--- Begin Extracted records ---

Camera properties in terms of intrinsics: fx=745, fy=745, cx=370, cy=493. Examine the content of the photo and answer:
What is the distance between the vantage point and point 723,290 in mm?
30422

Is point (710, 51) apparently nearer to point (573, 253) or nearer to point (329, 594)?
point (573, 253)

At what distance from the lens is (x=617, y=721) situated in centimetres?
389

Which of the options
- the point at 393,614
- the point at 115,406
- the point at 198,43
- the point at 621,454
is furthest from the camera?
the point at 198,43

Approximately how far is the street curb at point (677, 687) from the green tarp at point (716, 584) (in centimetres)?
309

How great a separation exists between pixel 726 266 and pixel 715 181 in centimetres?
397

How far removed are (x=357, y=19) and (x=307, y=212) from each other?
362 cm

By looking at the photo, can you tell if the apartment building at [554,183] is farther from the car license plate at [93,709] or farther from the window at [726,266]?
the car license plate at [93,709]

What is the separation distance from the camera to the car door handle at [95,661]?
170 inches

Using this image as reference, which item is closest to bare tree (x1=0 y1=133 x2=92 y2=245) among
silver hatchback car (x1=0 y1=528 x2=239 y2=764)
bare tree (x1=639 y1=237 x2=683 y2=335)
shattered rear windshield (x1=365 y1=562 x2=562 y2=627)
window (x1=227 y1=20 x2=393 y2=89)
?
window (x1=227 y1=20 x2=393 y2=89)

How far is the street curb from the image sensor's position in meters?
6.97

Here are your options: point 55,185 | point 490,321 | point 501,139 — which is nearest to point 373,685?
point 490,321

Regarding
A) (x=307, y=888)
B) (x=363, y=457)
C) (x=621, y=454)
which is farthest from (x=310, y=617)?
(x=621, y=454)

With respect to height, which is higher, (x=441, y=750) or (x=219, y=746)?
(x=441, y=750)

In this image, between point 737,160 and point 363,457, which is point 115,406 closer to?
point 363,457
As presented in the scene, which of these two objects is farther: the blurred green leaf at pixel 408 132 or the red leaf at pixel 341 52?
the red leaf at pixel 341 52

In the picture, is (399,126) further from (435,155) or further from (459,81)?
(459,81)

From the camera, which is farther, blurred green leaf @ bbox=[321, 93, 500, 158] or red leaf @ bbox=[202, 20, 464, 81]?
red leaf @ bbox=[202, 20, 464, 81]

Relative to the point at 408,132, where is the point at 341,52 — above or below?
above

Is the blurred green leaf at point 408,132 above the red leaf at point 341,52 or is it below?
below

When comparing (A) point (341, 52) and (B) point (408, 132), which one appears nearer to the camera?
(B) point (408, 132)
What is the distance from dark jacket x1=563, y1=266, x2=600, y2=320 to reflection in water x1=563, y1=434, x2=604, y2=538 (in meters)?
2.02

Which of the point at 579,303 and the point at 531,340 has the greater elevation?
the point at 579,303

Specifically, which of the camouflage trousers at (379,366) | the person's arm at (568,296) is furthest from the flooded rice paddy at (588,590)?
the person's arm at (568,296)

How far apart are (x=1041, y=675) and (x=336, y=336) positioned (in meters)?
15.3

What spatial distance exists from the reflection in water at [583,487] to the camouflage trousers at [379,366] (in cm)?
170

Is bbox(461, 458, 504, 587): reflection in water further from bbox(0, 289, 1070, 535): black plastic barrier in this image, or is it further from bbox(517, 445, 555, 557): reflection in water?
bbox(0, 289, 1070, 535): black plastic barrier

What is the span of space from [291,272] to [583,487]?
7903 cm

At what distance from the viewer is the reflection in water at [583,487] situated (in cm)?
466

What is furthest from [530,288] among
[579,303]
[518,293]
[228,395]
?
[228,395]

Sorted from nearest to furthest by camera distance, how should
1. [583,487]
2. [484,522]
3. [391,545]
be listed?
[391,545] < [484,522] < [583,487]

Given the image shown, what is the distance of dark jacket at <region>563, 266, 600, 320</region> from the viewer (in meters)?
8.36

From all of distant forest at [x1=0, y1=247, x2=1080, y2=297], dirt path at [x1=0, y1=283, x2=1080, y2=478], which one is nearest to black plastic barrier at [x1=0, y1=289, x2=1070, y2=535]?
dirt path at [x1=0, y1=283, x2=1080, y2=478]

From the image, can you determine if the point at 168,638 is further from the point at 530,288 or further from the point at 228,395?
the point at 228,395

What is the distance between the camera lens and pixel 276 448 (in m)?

--- End Extracted records ---

Put the lines from the one containing "Is bbox(461, 458, 504, 587): reflection" through the end of the records into a JSON list of strings, one string per line, leaving out blank lines.

§ **Exercise response**
[
  "Is bbox(461, 458, 504, 587): reflection in water further from bbox(0, 289, 1070, 535): black plastic barrier in this image, or is it further from bbox(517, 445, 555, 557): reflection in water?",
  "bbox(0, 289, 1070, 535): black plastic barrier",
  "What is the span of space from [291,272] to [583,487]?",
  "7903 cm",
  "At what distance from the viewer is the reflection in water at [583,487] situated (in cm)?",
  "466",
  "What is furthest from [530,288] among",
  "[579,303]",
  "[518,293]",
  "[228,395]",
  "?",
  "[228,395]",
  "Sorted from nearest to furthest by camera distance, how should",
  "1. [583,487]",
  "2. [484,522]",
  "3. [391,545]",
  "be listed?",
  "[391,545] < [484,522] < [583,487]",
  "Given the image shown, what is the distance of dark jacket at <region>563, 266, 600, 320</region> from the viewer (in meters)?",
  "8.36",
  "From all of distant forest at [x1=0, y1=247, x2=1080, y2=297], dirt path at [x1=0, y1=283, x2=1080, y2=478], which one is nearest to black plastic barrier at [x1=0, y1=289, x2=1070, y2=535]?",
  "dirt path at [x1=0, y1=283, x2=1080, y2=478]",
  "From the image, can you determine if the point at 168,638 is further from the point at 530,288 or further from the point at 228,395?",
  "the point at 228,395",
  "What is the distance between the camera lens and pixel 276 448 (in m)?"
]